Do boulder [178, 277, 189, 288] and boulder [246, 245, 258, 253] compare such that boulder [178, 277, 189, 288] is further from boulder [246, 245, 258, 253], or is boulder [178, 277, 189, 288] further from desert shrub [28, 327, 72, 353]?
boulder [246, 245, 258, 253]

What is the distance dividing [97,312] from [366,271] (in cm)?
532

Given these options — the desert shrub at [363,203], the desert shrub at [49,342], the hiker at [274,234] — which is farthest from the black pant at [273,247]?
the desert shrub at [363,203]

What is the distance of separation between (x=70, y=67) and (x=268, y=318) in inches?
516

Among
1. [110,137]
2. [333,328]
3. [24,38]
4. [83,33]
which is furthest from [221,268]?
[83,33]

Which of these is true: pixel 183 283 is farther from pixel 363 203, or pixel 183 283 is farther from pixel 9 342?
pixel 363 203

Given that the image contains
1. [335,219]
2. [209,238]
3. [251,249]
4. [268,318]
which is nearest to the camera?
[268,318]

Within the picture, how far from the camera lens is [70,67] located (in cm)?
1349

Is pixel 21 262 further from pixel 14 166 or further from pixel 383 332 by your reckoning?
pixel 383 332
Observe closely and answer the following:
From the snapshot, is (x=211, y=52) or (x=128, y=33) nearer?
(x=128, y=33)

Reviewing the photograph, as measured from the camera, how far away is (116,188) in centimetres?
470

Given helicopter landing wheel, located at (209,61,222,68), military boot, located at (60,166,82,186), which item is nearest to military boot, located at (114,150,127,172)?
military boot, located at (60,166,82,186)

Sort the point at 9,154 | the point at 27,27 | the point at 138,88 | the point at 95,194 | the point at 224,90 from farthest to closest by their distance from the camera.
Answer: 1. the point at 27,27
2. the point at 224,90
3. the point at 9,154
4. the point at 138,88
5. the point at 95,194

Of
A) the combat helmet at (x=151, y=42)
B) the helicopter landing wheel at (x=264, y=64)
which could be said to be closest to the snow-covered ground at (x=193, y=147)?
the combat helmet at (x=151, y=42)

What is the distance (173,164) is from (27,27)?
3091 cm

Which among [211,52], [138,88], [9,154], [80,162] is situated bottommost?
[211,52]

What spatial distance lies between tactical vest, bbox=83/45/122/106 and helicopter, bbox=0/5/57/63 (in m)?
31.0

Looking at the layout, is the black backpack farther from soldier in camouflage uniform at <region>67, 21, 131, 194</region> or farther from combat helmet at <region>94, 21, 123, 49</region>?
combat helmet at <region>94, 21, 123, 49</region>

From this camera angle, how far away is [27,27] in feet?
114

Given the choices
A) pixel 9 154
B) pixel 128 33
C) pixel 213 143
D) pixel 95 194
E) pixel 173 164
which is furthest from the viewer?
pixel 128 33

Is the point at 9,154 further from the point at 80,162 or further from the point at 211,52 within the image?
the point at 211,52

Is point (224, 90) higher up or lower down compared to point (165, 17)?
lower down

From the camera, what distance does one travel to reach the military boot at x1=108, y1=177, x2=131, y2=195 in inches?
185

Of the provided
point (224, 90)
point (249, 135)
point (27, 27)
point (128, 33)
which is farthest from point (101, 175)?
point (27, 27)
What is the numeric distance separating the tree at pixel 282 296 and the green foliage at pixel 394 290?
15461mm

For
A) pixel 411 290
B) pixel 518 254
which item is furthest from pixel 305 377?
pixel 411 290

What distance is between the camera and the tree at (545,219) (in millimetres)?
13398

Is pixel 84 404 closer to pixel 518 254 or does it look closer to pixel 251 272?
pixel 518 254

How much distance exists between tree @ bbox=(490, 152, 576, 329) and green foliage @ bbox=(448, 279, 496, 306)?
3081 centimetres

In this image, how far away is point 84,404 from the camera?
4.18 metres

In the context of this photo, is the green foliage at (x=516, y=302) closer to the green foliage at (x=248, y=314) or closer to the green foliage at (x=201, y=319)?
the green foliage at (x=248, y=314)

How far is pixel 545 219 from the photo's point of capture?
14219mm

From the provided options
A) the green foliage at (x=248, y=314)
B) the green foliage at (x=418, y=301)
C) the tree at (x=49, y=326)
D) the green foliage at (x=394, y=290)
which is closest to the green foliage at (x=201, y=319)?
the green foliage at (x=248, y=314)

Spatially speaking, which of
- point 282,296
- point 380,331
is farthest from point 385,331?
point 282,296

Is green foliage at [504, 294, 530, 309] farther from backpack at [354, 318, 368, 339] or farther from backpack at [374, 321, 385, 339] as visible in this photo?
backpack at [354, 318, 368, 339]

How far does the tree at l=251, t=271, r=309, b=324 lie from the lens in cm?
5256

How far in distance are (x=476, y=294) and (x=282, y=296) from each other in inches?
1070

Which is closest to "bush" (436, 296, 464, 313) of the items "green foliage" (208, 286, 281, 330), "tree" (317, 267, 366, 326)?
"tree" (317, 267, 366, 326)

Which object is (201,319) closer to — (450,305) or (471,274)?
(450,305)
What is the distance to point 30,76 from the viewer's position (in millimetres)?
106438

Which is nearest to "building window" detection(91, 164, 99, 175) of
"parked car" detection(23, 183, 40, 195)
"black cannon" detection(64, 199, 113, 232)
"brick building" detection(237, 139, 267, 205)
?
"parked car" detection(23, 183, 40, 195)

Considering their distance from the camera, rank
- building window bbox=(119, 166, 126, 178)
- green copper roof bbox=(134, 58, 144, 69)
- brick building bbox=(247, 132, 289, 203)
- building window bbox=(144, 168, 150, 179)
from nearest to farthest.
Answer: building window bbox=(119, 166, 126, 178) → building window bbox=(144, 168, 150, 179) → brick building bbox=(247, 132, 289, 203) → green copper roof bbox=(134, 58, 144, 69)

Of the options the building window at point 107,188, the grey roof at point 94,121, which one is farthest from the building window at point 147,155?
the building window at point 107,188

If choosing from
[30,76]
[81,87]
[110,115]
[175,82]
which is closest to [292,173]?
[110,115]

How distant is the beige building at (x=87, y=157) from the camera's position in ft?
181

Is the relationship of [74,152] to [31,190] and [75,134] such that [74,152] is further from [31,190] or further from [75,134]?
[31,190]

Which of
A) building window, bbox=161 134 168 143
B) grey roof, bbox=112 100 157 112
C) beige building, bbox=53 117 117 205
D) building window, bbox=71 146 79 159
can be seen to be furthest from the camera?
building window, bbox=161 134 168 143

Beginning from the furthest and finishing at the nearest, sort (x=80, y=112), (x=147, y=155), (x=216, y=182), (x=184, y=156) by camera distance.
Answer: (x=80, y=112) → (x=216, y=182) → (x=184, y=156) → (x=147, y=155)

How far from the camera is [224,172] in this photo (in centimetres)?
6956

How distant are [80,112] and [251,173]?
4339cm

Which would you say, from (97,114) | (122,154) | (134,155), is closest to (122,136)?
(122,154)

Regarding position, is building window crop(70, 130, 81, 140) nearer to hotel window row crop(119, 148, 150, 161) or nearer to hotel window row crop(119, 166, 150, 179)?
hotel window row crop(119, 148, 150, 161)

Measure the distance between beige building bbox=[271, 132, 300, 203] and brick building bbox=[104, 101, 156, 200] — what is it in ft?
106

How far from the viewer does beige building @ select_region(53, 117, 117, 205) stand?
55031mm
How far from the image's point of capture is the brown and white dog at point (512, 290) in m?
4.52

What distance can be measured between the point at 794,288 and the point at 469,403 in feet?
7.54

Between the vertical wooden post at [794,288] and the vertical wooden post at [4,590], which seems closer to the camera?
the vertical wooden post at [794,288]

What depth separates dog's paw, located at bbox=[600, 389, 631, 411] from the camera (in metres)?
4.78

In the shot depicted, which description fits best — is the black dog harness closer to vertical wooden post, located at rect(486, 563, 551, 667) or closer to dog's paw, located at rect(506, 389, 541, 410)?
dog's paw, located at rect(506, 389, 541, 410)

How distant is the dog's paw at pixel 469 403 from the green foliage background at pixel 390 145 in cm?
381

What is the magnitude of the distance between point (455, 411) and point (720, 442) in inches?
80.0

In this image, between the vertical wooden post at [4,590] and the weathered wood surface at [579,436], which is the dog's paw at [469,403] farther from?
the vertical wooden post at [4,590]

+ + + + + + +

Reproduce verbatim the stretch of the records above from the line containing "Within the picture, how" through the line containing "5. the point at 95,194", including both of those lines.

**TASK RESPONSE:**
Within the picture, how far from the camera lens is [70,67] located (in cm)?
1349

Is pixel 21 262 further from pixel 14 166 or further from pixel 383 332 by your reckoning?
pixel 383 332
Observe closely and answer the following:
From the snapshot, is (x=211, y=52) or (x=128, y=33) nearer?
(x=128, y=33)

Reviewing the photograph, as measured from the camera, how far away is (116,188) in centimetres?
470

Given helicopter landing wheel, located at (209,61,222,68), military boot, located at (60,166,82,186), which item is nearest to military boot, located at (114,150,127,172)?
military boot, located at (60,166,82,186)

Sort the point at 9,154 | the point at 27,27 | the point at 138,88 | the point at 95,194 | the point at 224,90 from farthest to closest by their distance from the camera.
Answer: 1. the point at 27,27
2. the point at 224,90
3. the point at 9,154
4. the point at 138,88
5. the point at 95,194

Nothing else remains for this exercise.